America awoke to terror Sunday morning after reports confirmed the deadliest mass shooting on U.S. soil had taken place overnight.

A gunman who claimed allegiance with ISIS walked into Pulse, a gay nightclub in Orlando, Florida, around 2 a.m., shooting and killing 50 people and injuring 50 others attending the nightclub.

The attack was confirmed to be a domestic terrorist act and hate crime against the LGBT community, according to NBC News.

“The fact that it took place at a club frequented by the LGBT community I think is also relevant,” President Obama said in a statement from the White House. “We’re still looking at all the motivations of the killer. But it’s a reminder that regardless of race, religion, faith or sexual orientation, we’re all Americans, and we need to be looking after each other and protecting each other at all times in the face of this kind of terrible act.”
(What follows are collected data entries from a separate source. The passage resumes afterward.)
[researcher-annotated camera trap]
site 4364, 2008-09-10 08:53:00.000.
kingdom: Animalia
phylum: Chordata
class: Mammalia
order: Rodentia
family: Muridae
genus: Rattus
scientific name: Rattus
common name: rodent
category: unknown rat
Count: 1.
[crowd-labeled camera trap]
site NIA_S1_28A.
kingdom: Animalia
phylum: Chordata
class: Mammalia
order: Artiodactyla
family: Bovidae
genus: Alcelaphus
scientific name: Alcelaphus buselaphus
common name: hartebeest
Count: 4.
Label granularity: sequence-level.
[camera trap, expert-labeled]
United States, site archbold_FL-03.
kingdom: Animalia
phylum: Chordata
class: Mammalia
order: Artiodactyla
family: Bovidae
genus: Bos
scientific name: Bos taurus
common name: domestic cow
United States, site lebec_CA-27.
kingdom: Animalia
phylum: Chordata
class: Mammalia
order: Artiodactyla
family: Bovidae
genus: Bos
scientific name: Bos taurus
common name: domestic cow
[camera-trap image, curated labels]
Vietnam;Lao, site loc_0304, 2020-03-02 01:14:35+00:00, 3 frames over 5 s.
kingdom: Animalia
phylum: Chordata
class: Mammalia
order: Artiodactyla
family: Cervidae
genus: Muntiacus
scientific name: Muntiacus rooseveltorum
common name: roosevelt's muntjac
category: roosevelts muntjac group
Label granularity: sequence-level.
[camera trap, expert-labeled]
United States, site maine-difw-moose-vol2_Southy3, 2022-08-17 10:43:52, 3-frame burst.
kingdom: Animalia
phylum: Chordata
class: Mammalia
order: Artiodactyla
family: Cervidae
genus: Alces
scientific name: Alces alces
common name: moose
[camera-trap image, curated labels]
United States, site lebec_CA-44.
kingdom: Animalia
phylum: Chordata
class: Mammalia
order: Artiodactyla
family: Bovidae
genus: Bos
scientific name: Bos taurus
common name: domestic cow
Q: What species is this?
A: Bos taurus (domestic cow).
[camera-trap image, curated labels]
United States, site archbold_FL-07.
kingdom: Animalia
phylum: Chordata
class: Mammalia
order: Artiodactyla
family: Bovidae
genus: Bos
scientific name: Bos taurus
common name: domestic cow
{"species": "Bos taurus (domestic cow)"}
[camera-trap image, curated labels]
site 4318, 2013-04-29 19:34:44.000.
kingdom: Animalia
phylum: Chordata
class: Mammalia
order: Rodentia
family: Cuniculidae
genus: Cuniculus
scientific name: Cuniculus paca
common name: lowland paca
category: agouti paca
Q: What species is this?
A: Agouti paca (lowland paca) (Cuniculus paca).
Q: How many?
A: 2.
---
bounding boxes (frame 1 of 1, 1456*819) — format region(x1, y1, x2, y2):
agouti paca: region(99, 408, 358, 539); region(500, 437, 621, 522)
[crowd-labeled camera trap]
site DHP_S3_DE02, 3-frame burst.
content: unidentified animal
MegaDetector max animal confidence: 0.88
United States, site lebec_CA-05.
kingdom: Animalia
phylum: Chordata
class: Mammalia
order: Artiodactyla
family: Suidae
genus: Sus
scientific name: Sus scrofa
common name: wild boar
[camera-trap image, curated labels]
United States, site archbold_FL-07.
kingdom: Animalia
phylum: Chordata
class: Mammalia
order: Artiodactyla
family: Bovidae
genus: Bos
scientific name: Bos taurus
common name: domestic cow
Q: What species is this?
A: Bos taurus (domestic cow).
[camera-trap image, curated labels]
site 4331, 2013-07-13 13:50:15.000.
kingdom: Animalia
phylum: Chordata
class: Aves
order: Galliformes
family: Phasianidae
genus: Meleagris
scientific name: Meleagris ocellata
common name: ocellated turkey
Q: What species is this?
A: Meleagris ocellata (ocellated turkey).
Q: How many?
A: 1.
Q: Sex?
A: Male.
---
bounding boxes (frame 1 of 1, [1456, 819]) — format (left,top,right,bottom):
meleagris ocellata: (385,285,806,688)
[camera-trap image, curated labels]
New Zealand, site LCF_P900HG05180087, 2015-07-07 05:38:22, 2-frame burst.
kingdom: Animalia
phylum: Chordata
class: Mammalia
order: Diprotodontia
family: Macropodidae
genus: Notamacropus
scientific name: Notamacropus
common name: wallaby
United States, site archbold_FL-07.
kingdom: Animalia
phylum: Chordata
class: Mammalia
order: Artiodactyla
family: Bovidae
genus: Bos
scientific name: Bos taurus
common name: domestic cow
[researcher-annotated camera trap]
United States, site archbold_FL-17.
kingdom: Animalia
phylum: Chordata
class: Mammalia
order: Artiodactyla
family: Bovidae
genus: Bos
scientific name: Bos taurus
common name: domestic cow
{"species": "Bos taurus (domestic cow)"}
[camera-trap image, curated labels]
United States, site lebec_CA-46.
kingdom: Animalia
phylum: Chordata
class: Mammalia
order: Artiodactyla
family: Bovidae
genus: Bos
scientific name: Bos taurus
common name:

Lindsey Johnson, a senior from Orlando studying communication, said it felt unreal to have her hometown be associated with such a terrible crime.

“This was a terrorist attack,” Johnson said. “It was a hate crime against the LGBTQ+ community. It just proves that it’s dangerous to be gay in this day and age, even if same-sex marriage has been legalized. Homophobia is still very real.”

Johnson’s brother is an Orlando, Florida, resident who is gay. She said he had attended the very nightclub that was attacked just a few weeks prior to the attack, which is what Johnson said terrified her the most. She said it was not some distant attack that she read about online. She said for her, it was personal.

“At first, my brother was in denial about it,” Johnson said. “He didn’t really react. Then once it hit him what had happened, he just couldn’t stop crying. The death toll just really hit him, and he lost it. That’s his community. That could have been him.”

You may also be interested in Students attend Rexburg Candlelight vigil for Orlando Shooting


The Church of Jesus Christ of Latter-day Saints released a statement following the attack Sunday afternoon.

“With the rest of the nation, we mourn the tragic loss of life and serious injuries that occurred in Orlando this morning,” according to the statement. “We pray for the families and loved ones of the victims of this senseless shooting and pray they will be comforted and cared for as they seek to heal. Our prayers and support are also with community leaders and law enforcement officials as they continue to investigate this shocking crime.”

Brett Evans, a BYU-Idaho alumnus who is gay, said the Church hit the nail on the head but wished it had been more specific toward the LGBT community.

“I nevertheless appreciate (the statement’s) truth,” Evans said. “In so many ways, the Church is a great example of how to show love without changing one’s morals. While I disagree with some of its policies and procedures, I still am grateful for any response that calls for love and support.”

Evans said this is a time for all of America to come together, regardless of differences, and set aside politics and religion to grieve and show love and support.

“Fifty people died this weekend,” Evans said. “The loved ones of 50 human beings will never again experience the love they had to offer. It doesn’t matter that those 50 people were gay, and your opinions on homosexuality don’t matter in this scenario. None of those 50 people deserved to lose their lives so early in life. Many of them were younger than you are.”

Willy Rose, a BYU-I alumnus who is gay, said BYU-I students can get involved by donating money to online-style charities, such as, which has already raised over $2 million.

“Another thing (students) can do to help make sure their hearts and actions reflect charity and kindness towards LGBTQ+ people,” Rose said.

Evans said he hopes and prays that he will never see a tragedy like this again in his lifetime.

“I never want to see another mosque, black church, gay bar, elementary school or college campus shot up in the name of God, religion or other supposed moral high ground,” Evans said. “Absolutely nothing justifies any level of hatred; it’s the most devilish, evil emotion there is. In the heart of love, there’s room for respectful discourse and disagreement.”